Тут магистрат счел необходимым прибегнуть к мерам строгости, по причинам весьма понятным: король грозил за неисполнение указа о календаре наложить штраф в 10 000 червонцев. На самый новый год приехали в Ригу бургграф и обер-секретарь и тогда же было решено арестовать ректора. На другой день, т. е. 2 (12) января 1585 г. ректор был арестован. Весть об этом быстро разнеслась по городу. Многие граждане начали просить бургграфа об освобождении ректора, но тот не принял во внимание никаких просьб и заявил, что ректор виновен в оскорблении величества. Это разошлось между бюргерами. Был пущен слух, что ректору в эту же ночь срубят голову. Толпа народа бросилась на ратушу, выломила двери комнаты, где содержался ректор, и ученики вынесли его на плечах из заключения. Вслед за тем толпа устремилась на дом Нейнера; тот спрятался за пивною бочкою в своем погребе, но был найден и страшно избит; его вытащили на рынок и бросили на улице. Тогда народ кинулся на дома Эке и Веллинга. Эке не нашли, а Веллинг по крыше бежал к своему соседу, и тем спасся от побоев, но дома их были разграблены (см. выше стр. 63).

Бургомистр Ниенштедт тщетно требовал от начальника городской стражи Германа Шведена дать ему солдат для усмирения бунта; стража не являлась, на помощь Ниенштедту явилось лишь несколько вооруженных граждан и с ними-то он пошел уговаривать толпу. Слесарь Боне бросился было на него с ножом, но был удержан другими. Ниенштедту удалось однако же отогнать толпу от домов бургграфа и синдика; раненого Нейнера снесли к цирюльнику, всюду расставили часовых, и отогнали чернь от дома Тастиуса, в котором толпа начала было уже ломать двери. Ниенштедт поставил караул у дома венденского епископа Патриция, Шенкинга (впоследствии был преемником Патриция) и у других домов зажиточных или ненавистных владельцев. Друзья Ниенштедта ходили всю ночь по городу патрулем и приглашали граждан собраться на. завтрашний день в так называемый новый дом (ныне дом Черноголовых). [86]

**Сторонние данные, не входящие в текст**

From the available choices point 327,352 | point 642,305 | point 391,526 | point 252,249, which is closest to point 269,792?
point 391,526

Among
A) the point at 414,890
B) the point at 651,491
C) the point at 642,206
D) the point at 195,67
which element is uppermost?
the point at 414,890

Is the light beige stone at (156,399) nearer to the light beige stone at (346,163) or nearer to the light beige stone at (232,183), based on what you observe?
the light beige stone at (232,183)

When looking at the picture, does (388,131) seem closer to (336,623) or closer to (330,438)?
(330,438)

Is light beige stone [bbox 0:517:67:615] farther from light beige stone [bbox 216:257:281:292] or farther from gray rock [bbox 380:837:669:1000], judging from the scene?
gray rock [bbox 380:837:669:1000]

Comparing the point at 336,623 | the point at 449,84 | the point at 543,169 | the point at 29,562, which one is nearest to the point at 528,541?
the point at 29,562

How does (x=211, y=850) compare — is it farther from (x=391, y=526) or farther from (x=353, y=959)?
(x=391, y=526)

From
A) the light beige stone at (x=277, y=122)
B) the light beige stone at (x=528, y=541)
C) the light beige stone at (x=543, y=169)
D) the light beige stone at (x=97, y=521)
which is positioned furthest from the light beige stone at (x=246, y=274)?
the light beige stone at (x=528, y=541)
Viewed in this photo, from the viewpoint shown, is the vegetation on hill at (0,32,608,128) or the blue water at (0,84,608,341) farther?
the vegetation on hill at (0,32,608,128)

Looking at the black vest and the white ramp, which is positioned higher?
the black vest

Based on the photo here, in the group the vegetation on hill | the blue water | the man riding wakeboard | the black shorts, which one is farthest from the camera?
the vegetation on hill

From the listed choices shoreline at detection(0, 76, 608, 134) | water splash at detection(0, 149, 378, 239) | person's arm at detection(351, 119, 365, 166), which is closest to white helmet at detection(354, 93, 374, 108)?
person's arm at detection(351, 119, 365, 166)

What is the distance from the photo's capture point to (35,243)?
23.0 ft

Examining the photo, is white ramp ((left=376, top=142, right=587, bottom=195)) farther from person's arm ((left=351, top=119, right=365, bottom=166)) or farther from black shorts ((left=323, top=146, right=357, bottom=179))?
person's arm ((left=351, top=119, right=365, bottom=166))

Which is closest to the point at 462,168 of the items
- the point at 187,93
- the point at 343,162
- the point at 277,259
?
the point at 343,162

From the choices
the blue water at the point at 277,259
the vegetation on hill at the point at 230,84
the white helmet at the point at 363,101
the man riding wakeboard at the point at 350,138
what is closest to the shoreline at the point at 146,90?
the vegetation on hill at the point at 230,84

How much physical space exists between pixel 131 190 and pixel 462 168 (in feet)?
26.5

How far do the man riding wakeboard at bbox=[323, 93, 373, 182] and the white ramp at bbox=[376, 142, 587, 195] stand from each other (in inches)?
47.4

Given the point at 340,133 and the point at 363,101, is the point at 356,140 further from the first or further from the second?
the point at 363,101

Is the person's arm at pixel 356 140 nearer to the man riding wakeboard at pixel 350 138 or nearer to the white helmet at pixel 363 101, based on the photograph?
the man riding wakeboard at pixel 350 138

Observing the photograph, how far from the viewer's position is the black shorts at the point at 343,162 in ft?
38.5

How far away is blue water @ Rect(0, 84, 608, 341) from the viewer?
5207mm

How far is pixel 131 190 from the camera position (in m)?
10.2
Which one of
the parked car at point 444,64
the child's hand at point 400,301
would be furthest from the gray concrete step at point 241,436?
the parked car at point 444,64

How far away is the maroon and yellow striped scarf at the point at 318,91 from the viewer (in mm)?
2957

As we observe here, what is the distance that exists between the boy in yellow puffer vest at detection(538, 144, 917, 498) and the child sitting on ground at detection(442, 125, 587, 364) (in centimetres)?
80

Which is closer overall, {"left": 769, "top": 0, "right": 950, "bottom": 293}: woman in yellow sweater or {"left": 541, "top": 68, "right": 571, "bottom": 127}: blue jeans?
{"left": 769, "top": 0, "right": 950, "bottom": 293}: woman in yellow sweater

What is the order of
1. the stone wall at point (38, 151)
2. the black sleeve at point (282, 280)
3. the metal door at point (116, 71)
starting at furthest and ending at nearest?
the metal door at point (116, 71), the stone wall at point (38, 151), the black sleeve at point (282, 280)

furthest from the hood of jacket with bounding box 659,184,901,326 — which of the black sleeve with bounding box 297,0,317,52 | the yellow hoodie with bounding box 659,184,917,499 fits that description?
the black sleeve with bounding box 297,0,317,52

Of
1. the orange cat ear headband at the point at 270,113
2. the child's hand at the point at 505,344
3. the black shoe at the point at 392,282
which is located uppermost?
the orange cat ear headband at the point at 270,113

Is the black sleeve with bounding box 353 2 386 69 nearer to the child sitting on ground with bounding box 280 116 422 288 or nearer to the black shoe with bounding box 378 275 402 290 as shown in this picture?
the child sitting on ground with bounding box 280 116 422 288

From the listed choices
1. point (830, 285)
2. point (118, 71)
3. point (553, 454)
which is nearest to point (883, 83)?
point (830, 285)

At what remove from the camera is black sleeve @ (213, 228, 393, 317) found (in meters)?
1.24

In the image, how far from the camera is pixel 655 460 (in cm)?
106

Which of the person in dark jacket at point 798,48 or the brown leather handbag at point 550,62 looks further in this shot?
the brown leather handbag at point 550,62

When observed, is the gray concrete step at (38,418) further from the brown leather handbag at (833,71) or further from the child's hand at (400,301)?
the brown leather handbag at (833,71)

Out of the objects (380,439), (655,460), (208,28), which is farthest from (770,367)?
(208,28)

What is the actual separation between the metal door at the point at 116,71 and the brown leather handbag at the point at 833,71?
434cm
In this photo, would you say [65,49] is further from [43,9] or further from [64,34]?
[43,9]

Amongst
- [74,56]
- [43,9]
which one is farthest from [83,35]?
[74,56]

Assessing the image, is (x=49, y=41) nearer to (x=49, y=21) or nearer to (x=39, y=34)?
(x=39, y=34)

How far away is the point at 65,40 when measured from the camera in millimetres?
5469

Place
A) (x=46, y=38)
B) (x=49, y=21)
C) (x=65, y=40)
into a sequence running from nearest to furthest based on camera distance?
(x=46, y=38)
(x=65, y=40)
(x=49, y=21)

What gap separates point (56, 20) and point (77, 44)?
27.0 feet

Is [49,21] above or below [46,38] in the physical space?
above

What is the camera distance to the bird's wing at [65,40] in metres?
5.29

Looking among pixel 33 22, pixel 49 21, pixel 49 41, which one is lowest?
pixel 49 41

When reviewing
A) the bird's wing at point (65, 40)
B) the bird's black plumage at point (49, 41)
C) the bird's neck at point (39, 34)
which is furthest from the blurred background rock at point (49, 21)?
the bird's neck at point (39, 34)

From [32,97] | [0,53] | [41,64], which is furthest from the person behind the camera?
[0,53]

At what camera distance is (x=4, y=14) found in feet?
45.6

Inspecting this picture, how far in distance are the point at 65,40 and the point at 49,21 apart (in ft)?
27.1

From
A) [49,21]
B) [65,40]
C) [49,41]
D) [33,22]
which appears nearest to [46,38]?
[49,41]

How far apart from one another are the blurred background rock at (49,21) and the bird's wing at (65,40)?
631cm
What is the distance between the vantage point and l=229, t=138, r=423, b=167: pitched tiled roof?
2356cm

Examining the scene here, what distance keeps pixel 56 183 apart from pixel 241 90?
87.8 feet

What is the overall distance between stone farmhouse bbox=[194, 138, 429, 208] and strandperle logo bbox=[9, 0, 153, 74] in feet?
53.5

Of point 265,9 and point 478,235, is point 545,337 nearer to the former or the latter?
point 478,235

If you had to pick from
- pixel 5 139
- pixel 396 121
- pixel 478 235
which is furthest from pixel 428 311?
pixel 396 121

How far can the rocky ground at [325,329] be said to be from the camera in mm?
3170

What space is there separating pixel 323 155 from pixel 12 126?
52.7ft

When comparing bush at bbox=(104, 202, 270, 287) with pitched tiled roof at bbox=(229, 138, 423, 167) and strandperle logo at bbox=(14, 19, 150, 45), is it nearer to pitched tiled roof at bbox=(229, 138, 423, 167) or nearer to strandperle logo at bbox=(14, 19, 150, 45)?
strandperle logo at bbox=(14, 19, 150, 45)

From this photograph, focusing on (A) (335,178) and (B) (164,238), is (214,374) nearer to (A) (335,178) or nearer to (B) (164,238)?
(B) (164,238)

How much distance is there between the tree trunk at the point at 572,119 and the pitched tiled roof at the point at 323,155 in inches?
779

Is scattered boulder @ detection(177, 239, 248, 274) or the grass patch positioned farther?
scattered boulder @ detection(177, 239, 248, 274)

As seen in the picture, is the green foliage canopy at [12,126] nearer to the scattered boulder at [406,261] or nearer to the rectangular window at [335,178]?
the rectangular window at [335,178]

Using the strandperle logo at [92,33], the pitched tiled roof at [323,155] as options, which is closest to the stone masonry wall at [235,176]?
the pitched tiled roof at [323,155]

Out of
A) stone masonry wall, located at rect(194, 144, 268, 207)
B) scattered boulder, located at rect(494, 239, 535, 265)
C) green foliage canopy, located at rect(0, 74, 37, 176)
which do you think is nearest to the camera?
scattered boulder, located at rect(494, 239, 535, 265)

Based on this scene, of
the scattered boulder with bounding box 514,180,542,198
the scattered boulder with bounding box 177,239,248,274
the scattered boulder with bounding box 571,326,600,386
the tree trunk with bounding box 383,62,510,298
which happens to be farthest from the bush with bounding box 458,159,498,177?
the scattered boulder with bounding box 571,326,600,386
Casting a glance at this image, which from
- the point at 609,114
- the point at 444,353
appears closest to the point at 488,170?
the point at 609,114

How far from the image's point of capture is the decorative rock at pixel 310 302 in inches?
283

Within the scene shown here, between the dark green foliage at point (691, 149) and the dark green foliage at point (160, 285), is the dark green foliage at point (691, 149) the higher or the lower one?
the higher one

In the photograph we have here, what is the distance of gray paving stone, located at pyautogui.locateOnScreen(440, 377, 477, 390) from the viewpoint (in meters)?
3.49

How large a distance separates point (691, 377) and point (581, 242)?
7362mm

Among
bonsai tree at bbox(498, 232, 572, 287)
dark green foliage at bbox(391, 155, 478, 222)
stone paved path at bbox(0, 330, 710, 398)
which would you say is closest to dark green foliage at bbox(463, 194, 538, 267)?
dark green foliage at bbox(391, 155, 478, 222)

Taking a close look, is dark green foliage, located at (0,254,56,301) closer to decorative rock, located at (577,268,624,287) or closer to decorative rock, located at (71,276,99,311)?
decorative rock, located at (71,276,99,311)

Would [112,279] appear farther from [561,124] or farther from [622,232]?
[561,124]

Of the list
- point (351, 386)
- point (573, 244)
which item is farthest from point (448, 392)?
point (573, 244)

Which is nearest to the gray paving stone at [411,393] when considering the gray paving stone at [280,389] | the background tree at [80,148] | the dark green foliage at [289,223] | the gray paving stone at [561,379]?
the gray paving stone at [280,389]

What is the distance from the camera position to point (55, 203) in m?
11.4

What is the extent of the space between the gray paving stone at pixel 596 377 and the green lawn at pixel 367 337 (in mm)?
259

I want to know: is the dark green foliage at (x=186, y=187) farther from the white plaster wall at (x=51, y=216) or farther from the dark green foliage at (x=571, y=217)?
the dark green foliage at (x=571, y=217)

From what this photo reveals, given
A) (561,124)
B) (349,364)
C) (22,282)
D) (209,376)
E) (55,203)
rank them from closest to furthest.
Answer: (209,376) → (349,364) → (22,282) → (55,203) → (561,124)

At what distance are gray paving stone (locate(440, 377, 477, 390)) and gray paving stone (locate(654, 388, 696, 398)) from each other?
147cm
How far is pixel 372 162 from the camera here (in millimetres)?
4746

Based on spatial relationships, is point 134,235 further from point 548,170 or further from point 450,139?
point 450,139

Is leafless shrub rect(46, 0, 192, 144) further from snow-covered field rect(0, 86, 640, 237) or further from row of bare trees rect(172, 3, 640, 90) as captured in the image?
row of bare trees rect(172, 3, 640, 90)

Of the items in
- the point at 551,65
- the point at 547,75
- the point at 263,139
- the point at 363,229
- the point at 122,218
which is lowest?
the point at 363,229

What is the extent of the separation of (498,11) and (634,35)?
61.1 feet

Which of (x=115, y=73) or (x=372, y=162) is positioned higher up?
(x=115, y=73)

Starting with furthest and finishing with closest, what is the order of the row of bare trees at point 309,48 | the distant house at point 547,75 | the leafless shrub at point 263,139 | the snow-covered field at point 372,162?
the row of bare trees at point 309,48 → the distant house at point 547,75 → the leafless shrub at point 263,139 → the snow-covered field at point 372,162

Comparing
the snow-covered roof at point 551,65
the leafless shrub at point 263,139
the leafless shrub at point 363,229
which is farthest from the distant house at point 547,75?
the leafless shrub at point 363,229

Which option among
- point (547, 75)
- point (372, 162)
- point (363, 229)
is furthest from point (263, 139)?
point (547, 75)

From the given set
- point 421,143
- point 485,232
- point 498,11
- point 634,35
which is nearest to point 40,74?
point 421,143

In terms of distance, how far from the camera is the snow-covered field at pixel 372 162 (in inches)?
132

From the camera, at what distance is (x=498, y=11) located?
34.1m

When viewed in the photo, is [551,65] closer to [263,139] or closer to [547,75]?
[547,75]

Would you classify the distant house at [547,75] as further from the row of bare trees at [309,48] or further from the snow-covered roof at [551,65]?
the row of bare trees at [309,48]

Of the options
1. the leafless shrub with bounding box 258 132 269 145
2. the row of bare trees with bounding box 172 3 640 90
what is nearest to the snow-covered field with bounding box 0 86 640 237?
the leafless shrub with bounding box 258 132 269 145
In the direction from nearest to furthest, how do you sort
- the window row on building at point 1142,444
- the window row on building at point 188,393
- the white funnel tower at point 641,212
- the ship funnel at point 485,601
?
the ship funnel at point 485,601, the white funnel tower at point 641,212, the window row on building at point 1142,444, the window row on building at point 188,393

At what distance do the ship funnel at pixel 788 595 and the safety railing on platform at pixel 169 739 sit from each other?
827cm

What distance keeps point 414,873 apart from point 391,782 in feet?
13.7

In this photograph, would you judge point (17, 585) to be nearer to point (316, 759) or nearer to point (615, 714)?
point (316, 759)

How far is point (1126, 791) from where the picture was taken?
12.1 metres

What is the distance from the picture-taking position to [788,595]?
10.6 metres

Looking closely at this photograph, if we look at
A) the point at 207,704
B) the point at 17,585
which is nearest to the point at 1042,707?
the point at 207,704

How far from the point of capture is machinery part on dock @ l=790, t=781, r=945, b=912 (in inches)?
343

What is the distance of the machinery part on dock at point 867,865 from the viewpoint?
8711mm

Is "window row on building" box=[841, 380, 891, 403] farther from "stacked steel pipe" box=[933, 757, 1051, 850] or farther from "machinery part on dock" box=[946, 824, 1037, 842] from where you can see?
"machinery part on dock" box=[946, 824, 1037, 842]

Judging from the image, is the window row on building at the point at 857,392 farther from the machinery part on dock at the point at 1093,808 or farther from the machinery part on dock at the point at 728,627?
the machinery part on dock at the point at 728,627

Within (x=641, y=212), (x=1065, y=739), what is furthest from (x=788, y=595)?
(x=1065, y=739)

Но тут движение приняло совершенно другой характер. Надобно сказать, что граждане не любили бургграфа за его корыстолюбие и гордость и все толковали, что его дело судить дворян, а не граждан, что он присваивает себе штрафные деньги, и пр. Обвиняя бургграфа, граждане не щадили упреков и на магистрат и обвиняли его в своекорыстии, в расточении городских доходов, в неумении блюсти привилегии, в самовластии и пр. Отъявленными противниками магистрата были ректор Мэллер, конректор Расциус, городской фохт Николай Фике, тот самый, который был 16 августа 1581 г. выключен из магистрата за то, что обозвать Веллинга шельмой и изменником, и только по усиленным просьбам был снова допущен к исправлению своей должности в июне 1582 г., доктор Стопиус, эльтерман Бринкен и адвокат Мартин Гизе. Ниенштедт трех последних прямо называет зачинщиками всего волнения (см. выше стр. 65)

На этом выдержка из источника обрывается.